● DATA SECTION:
/---
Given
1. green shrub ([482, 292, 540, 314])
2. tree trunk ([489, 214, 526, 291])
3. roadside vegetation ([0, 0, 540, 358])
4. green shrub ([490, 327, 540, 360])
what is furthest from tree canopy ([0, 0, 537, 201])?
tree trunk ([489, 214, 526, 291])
\---
● REQUEST: Copy the records above word for word, with every line kept in its original order.

● TASK OUTPUT:
Given
1. green shrub ([482, 292, 540, 314])
2. tree trunk ([489, 214, 526, 291])
3. roadside vegetation ([0, 0, 540, 358])
4. green shrub ([490, 327, 540, 360])
what is furthest from tree canopy ([0, 0, 537, 201])?
tree trunk ([489, 214, 526, 291])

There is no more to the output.